TEXT SEGMENT >>
______________________________
Being a health care provider can be stressful. Having healthy habits in place can mitigate stress and help you be better at your job! (Part 1 of 4)
Healthy Habit 1: Be Proactive, Not Reactive!
Being proactive is all about taking control of whatever is in your life that can take control of. Another way to think of it is as taking ultimate responsibility for not just your actions, but your life as a whole. As soon as you wake up, you have the opportunity to be proactive. You choose how you are going to approach your day. Whether you choose trepidation, enthusiasm, or something in between, the choice is solely yours. A proactive mindset is the mindset of leaders. Proactive students tend to graduate at the top of their class. Reactive students, however, tend to be the ones always lagging a bit behind and all too often, failing to finish what they started.
______________________________
LIST OF TASKS >>
1: In the text on healthy habits for health care providers, which mindset is called the mindset of leaders?
2: Continue the text on healthy habits for health care providers from where it stops.

SUPPLIED MATERIAL >>
______________________________
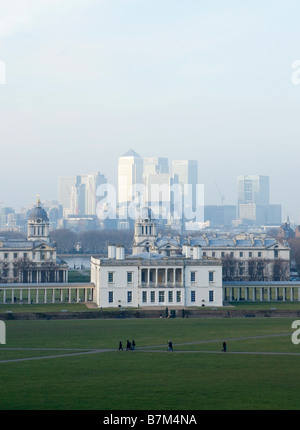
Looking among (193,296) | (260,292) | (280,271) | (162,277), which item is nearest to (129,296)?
______________________________
TASK ANSWERS >>
1: A proactive mindset.

2:
A trait that is held by reactive persons is that when things go wrong, they look for someone or something to place the blame on. If it’s a beautiful day and they choose to go to the beach rather than class and miss a pop quiz, it isn’t their fault, it’s the good weathers fault. They choose this route because it is the easy way out. Doing nothing and complaining about things gone wrong is easier than taking responsibility for a choice that went awry and enacting a plan to reach a favorable resolution. What reactive personalities never seem to grasp is that while complaining may feel good, it doesn’t really fix anything.
Placing a proactive person in the same scenario, we see a different final result. The proactive person makes a decision to go to the beach or go to class full well realizing the potential outcome for each option. They then make a choice knowing full well it may cost them. If the proactive student misses a pop quiz because of the choice they made, they confront that reality, admit their mistake, and then go about fixing the problem, all the while taking full responsibility for their choice.
At the end of the day, what you have to remember is that when you are in medical school, it is easy to lapse into being a reactive person. There are countless external stressors and temptations that can easily knock you off course. At the end of the day, however, you are still the one choosing whether you will be proactive or reactive and you alone will have to ultimately reap what your choices have sown.
Healthy Habit Two: Be Thinking About the End from the very Beginning!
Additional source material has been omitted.